- _Lista de tareas_:
1. Copia textualmente el pasaje del fragmento del documento que va desde "Esa ha sido" hasta "de hacerla pública.".
2. Según el fragmento del documento, ¿en qué año impulsó el subdirector Juan Santos Valmaggia que el diario publicara comentarios semanales a cargo de periodistas especializados?

- _Fragmento del documento_:

-=-=-=-=-

Esa ha sido la labor de LA NACION en 150 años, con hitos estelares, como lo fue la decisión impulsada en 1957 por el subdirector Juan Santos Valmaggia, en quien reconozco al más deslumbrante de mis maestros, de que el diario publicara semanalmente comentarios económicos, políticos, gremiales, de vida religiosa, a cargo de periodistas especializados. Hoy, esto parece natural, pero hasta hace sesenta años los medios como LA NACION solo se abanicaban entre las crónicas, despojadas de contenidos subjetivos, y los editoriales, que expresan la opinión oficial de un diario si se tiene la valentía de hacerla pública.

-=-=-=-=-

- _Datos proporcionados_:
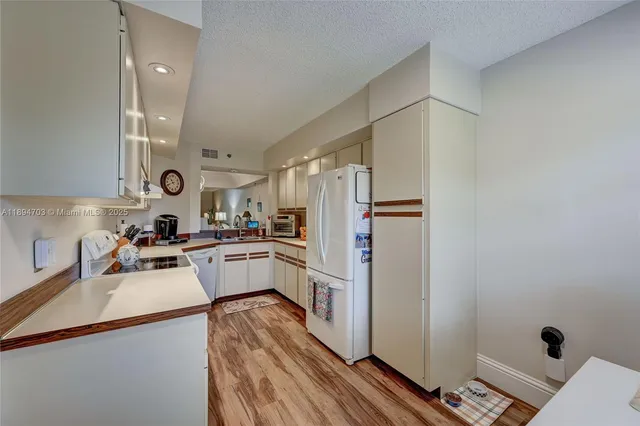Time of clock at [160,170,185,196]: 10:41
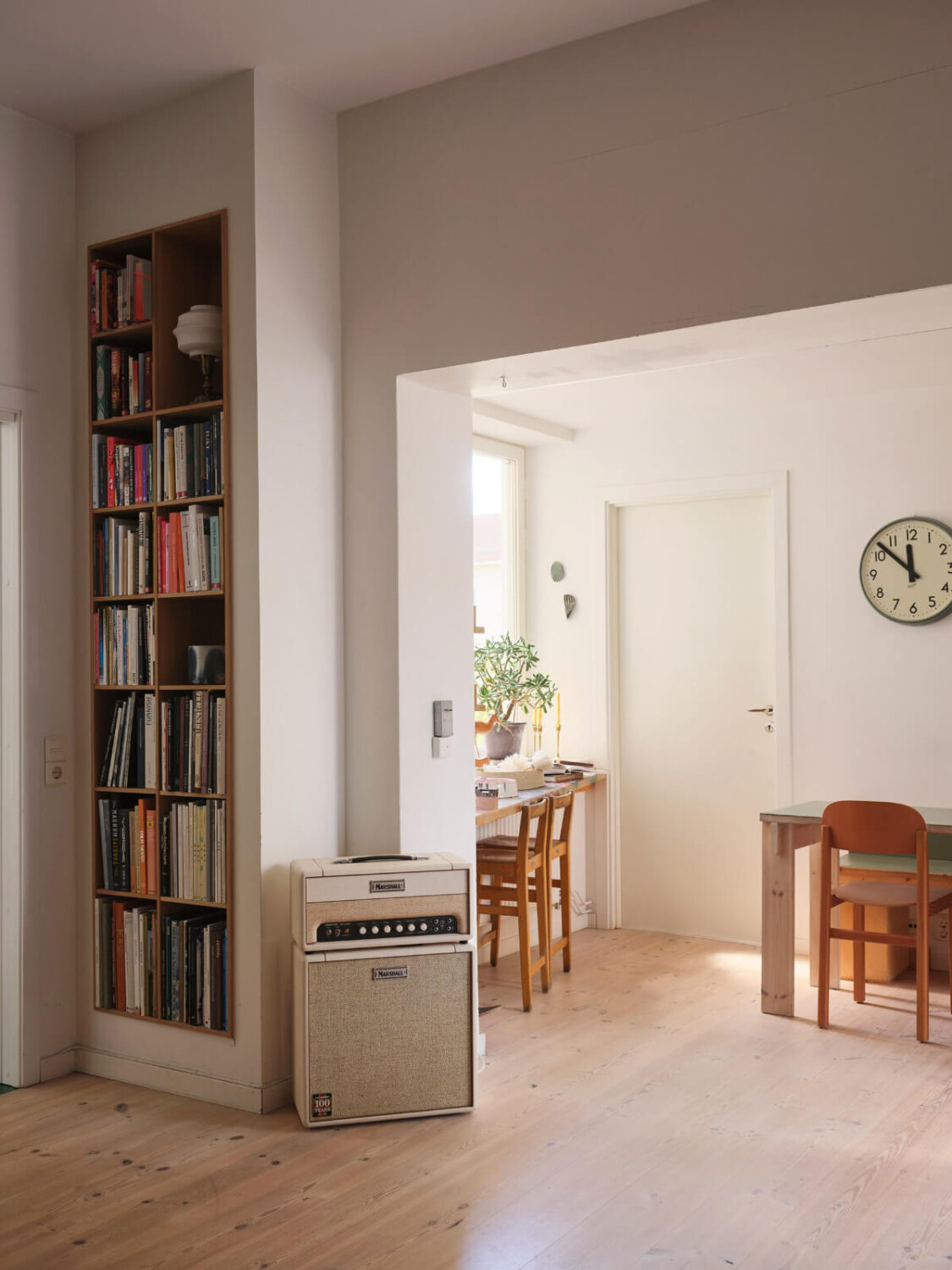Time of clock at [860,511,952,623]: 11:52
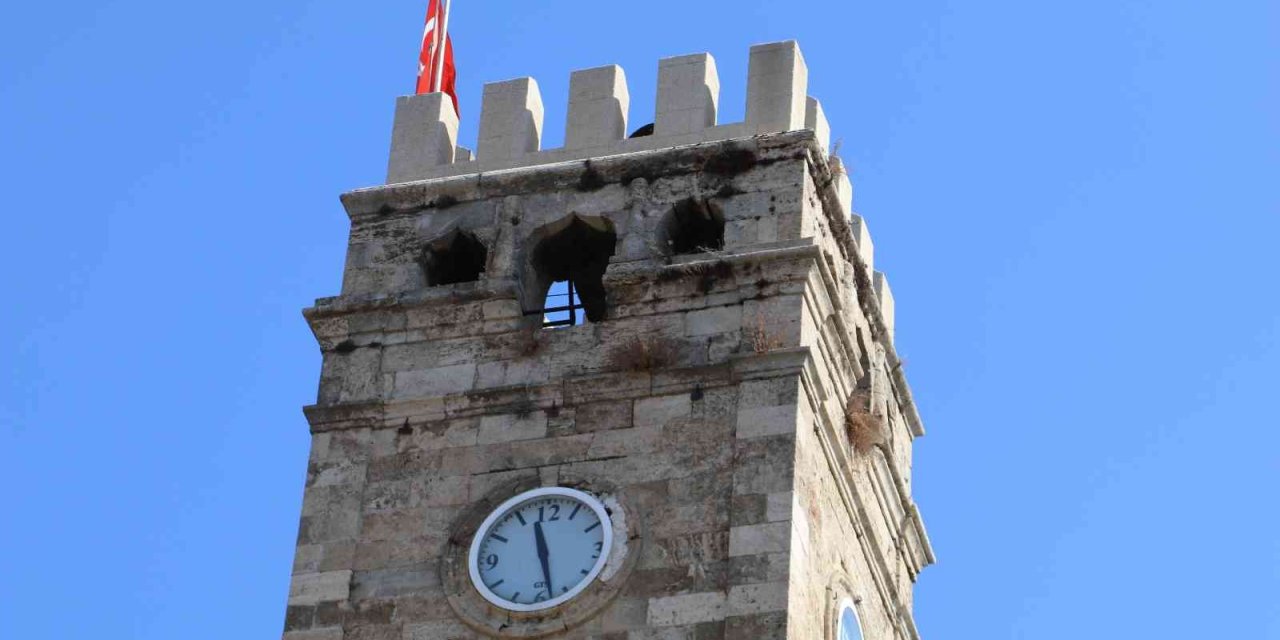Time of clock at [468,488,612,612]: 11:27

-=-=-=-=-

- _Soluciones completas_:
1.
Esa ha sido la labor de LA NACION en 150 años, con hitos estelares, como lo fue la decisión impulsada en 1957 por el subdirector Juan Santos Valmaggia, en quien reconozco al más deslumbrante de mis maestros, de que el diario publicara semanalmente comentarios económicos, políticos, gremiales, de vida religiosa, a cargo de periodistas especializados. Hoy, esto parece natural, pero hasta hace sesenta años los medios como LA NACION solo se abanicaban entre las crónicas, despojadas de contenidos subjetivos, y los editoriales, que expresan la opinión oficial de un diario si se tiene la valentía de hacerla pública.

2. En 1957.